Life-Death Trade-offs: HSV-1 ICP27 Differentially Modulates Intrinsic Apoptotic Signaling in Epithelial and Neuron-Like Cells

Abstract

Herpes simplex virus type 1 (HSV-1) is a well-established model to investigate virus-host interactions due to its ability to modulate cell fate and establish lifelong persistence. Among the immediate-early genes, the multifunctional regulatory protein ICP27, encoded by the UL54 gene, plays a central role in viral mRNA processing, nuclear export, and reprogramming host gene expression.
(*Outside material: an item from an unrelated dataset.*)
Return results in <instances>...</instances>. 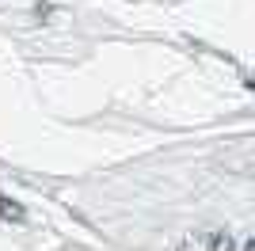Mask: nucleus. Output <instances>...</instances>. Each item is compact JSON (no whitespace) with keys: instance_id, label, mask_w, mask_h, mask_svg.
<instances>
[{"instance_id":"obj_1","label":"nucleus","mask_w":255,"mask_h":251,"mask_svg":"<svg viewBox=\"0 0 255 251\" xmlns=\"http://www.w3.org/2000/svg\"><path fill=\"white\" fill-rule=\"evenodd\" d=\"M0 217H15V221H19V217H23V209L15 206L11 198H4V194H0Z\"/></svg>"},{"instance_id":"obj_2","label":"nucleus","mask_w":255,"mask_h":251,"mask_svg":"<svg viewBox=\"0 0 255 251\" xmlns=\"http://www.w3.org/2000/svg\"><path fill=\"white\" fill-rule=\"evenodd\" d=\"M213 251H233V240H229V236H213Z\"/></svg>"}]
</instances>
This study investigates the role of ICP27 in modulating the intrinsic apoptotic pathway in two cell models representative of different stages of infection: hTert RPE-1 epithelial cells, modeling the lytic replication, and SH-SY5Y neuroblastoma cells, used as a neuron-like model to approximate a neuronal microenvironment. To dissect the specific contribution of HSV-1 ICP27 to apoptosis regulation, cells infected with wild-type HSV-1 (HSV-1 w.t.) were compared with a viral vector lacking ICP27 (HSV-1ΔICP27). A multi-layered experimental approach was employed to characterize infection-induced cellular responses. Analyses were conducted using RT-qPCR for gene quantification, western blotting for protein evaluation, enzymatic assays to measure caspase activity, flow cytometry to determine reactive oxygen species (ROS) production and mitochondrial functionality, and quantitative proteomic approaches for the global characterization of infection-induced protein changes. ICP27 is associated with the modulation of apoptotic signal in a cell type-dependent manner. In epithelial cells, the presence of ICP27 is linked to intensified pro-apoptotic markers, including activation of caspase-9 and effector caspases (3/7), increased ROS generation, altered mitochondrial function, and elevated Bax/Bcl-2 ratio, indicative of mitochondrial pathway activation. Conversely, in neuron-like cells, ICP27 expression appears to correlate with reduced apoptotic signaling, characterized by lower caspase activity, limited oxidative stress, and preserved mitochondrial integrity. Overall, our findings indicate that ICP27 differentially modulates apoptotic signaling depending on the cellular context, enhancing pro-apoptotic features in epithelial cells while limiting intrinsic pathway activation in neuron-like cells. This dual behaviour underscores HSV-1 adaptability across microenvironments, with implications for viral pathogenesis and therapeutic targeting.